NGT sessions were conducted by constituency group with 37 participants (n = 7 patients, n = 6 family caregivers, n = 8 clinic staff, n = 9 clinicians, n = 7 health system leaders) (Phase 1). Participants generated 92 statements across five themes (Phase 2): (1) "Barriers to care", (2) "Family caregiver needs", (3) "Functional status and mobility issues", (4) "Illness understanding", and (5) "COPD care complexities". Supplemental oxygen challenges emerged as a critical problem, and prioritized challenges differed by group. Patients and clinic staff prioritized "Functional status and mobility issues", family caregivers prioritized "Family caregiver needs", and clinicians and health system leaders prioritized "COPD care complexities". Intervention mapping (Phase 3) guided EPIC refinement focused on meeting patient priorities of independence and mobility but accounting for all priorities.
Diverse constituency groups identified priority challenges for older adults with COPD. Functional status and mobility issues, particularly related to supplemental oxygen, emerged as patient prioritized challenges.
Patient-centered interventions for older adults with COPD must account for their prioritized functional and supplemental oxygen needs and explore diverse constituent perspectives to facilitate intervention enrichment.
确定患有慢性阻塞性肺疾病(COPD)的老年人的优先挑战对于设计旨在改善其幸福感和独立性的干预措施至关重要。
确定 COPD 老年患者及其照顾者的挑战,以指导针对 COPD 患者及其家庭照顾者的电话护士教练干预措施(EPIC:增强 COPD 患者的独立性)的完善。
多阶段研究,以巴尔特斯成功老龄化理论和 5Ms 框架为指导:第 1 阶段:名义群体技术(NGT),这是一种通过小组共识对问题的回答进行优先排序的结构化过程。第 2 阶段:快速定性分析。第 3 阶段:干预映射和细化。
门诊,虚拟。
COPD 老年患者、家庭照顾者、诊所工作人员(护士、呼吸治疗师)、临床医生(医生、护士从业者)和卫生系统领导人。
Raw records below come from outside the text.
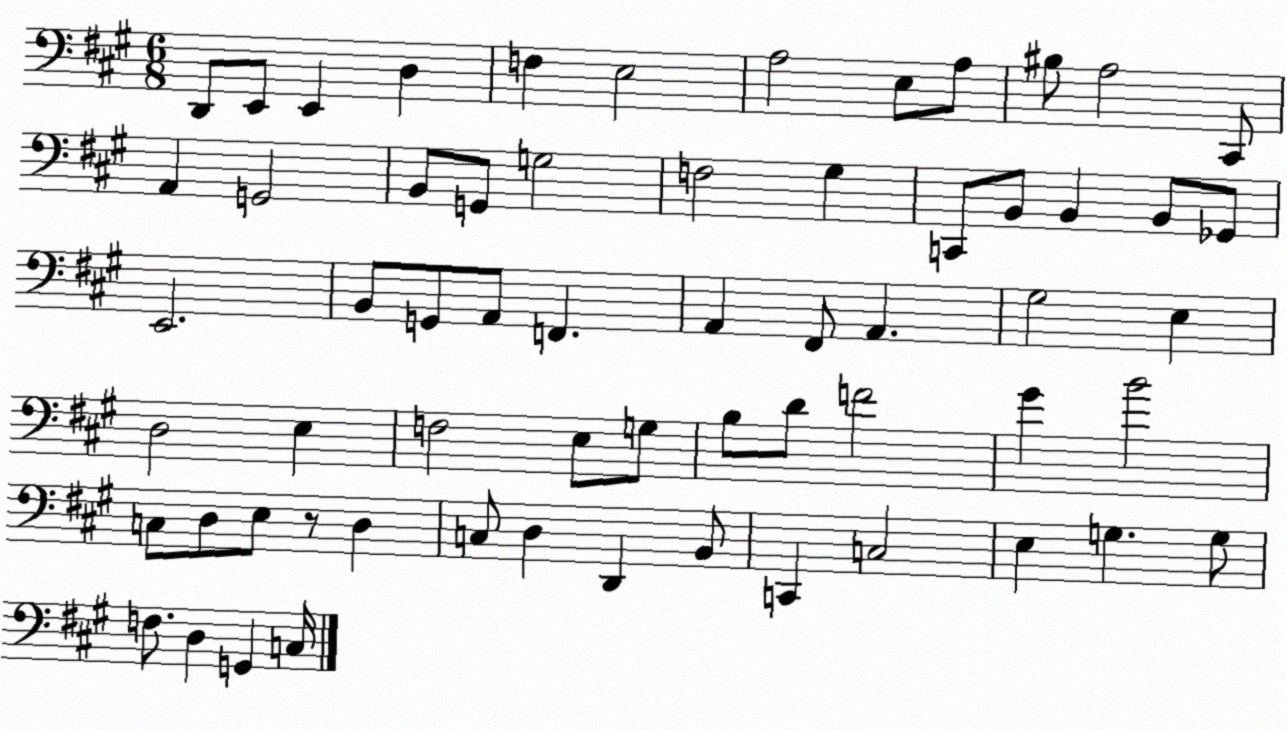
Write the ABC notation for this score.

X:1
T:Untitled
M:6/8
L:1/4
K:A
D,,/2 E,,/2 E,, D, F, E,2 A,2 E,/2 A,/2 ^B,/2 A,2 ^C,,/2 A,, G,,2 B,,/2 G,,/2 G,2 F,2 ^G, C,,/2 B,,/2 B,, B,,/2 _G,,/2 E,,2 B,,/2 G,,/2 A,,/2 F,, A,, ^F,,/2 A,, ^G,2 E, D,2 E, F,2 E,/2 G,/2 B,/2 D/2 F2 ^G B2 C,/2 D,/2 E,/2 z/2 D, C,/2 D, D,, B,,/2 C,, C,2 E, G, G,/2 F,/2 D, G,, C,/4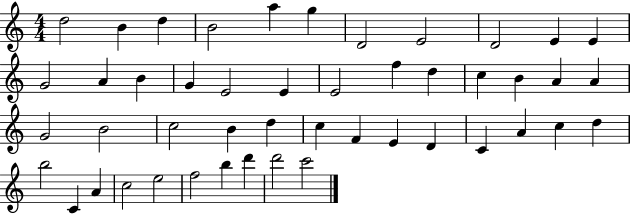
D5/h B4/q D5/q B4/h A5/q G5/q D4/h E4/h D4/h E4/q E4/q G4/h A4/q B4/q G4/q E4/h E4/q E4/h F5/q D5/q C5/q B4/q A4/q A4/q G4/h B4/h C5/h B4/q D5/q C5/q F4/q E4/q D4/q C4/q A4/q C5/q D5/q B5/h C4/q A4/q C5/h E5/h F5/h B5/q D6/q D6/h C6/h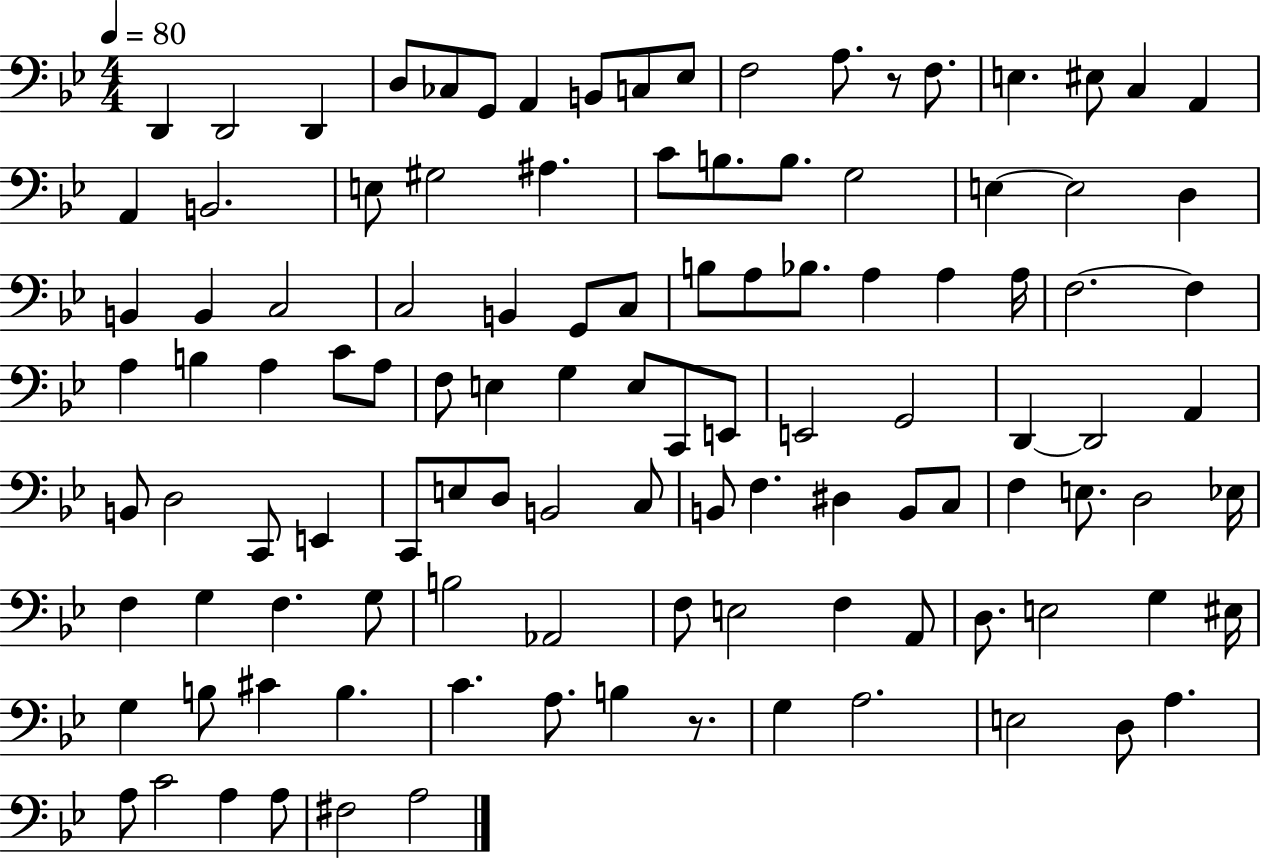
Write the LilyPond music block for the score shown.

{
  \clef bass
  \numericTimeSignature
  \time 4/4
  \key bes \major
  \tempo 4 = 80
  d,4 d,2 d,4 | d8 ces8 g,8 a,4 b,8 c8 ees8 | f2 a8. r8 f8. | e4. eis8 c4 a,4 | \break a,4 b,2. | e8 gis2 ais4. | c'8 b8. b8. g2 | e4~~ e2 d4 | \break b,4 b,4 c2 | c2 b,4 g,8 c8 | b8 a8 bes8. a4 a4 a16 | f2.~~ f4 | \break a4 b4 a4 c'8 a8 | f8 e4 g4 e8 c,8 e,8 | e,2 g,2 | d,4~~ d,2 a,4 | \break b,8 d2 c,8 e,4 | c,8 e8 d8 b,2 c8 | b,8 f4. dis4 b,8 c8 | f4 e8. d2 ees16 | \break f4 g4 f4. g8 | b2 aes,2 | f8 e2 f4 a,8 | d8. e2 g4 eis16 | \break g4 b8 cis'4 b4. | c'4. a8. b4 r8. | g4 a2. | e2 d8 a4. | \break a8 c'2 a4 a8 | fis2 a2 | \bar "|."
}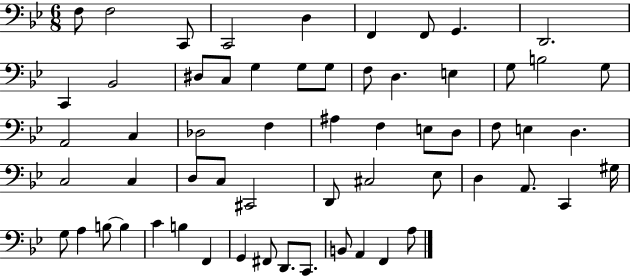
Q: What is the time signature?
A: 6/8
由利益相关者小组进行 NGT 会议,共有 37 名参与者(7 名患者、6 名家庭照顾者、8 名诊所工作人员、9 名临床医生、7 名卫生系统领导人)(第 1 阶段)。参与者提出了五个主题的 92 项声明(第 2 阶段):(1)“护理障碍”,(2)“家庭照顾者需求”,(3)“功能状态和移动性问题”,(4)“疾病理解”和(5)“COPD 护理复杂性”。补充氧气挑战成为一个关键问题,并且不同组的优先事项不同。患者和诊所工作人员优先考虑“功能状态和移动性问题”,家庭照顾者优先考虑“家庭照顾者需求”,临床医生和卫生系统领导人优先考虑“COPD 护理复杂性”。干预映射(第 3 阶段)指导 EPIC 细化,重点关注满足患者对独立和移动性的优先事项,但同时考虑所有优先事项。
不同利益相关者群体确定了 COPD 老年患者的优先挑战。功能状态和移动性问题,特别是与补充氧气有关的问题,成为患者的优先挑战。
针对 COPD 老年患者的以患者为中心的干预措施必须考虑到他们的优先考虑的功能和补充氧气需求,并探索不同的构成观点,以促进干预措施的丰富。